───── GIVEN MATERIAL ─────
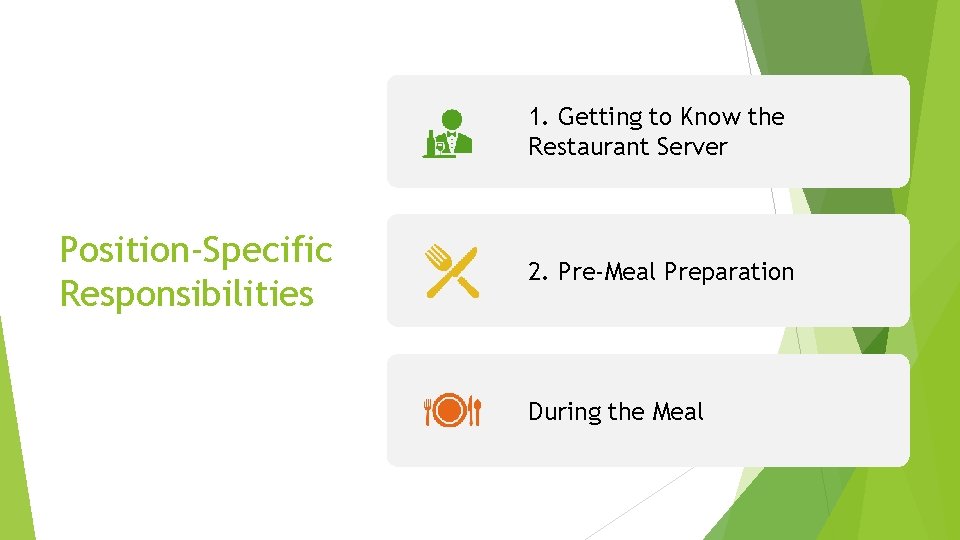 Position-Specific Responsibilities

1. Getting to Know the Restaurant Server

2. Pre-Meal Preparation

During the Meal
─────
ABOUT THIS EXERCISE
The answer must be the full listing, exact in every line, with the pictures removed.

REPLY TO THE EXERCISE
 Position-Specific Responsibilities

1. Getting to Know the Restaurant Server

2. Pre-Meal Preparation

During the Meal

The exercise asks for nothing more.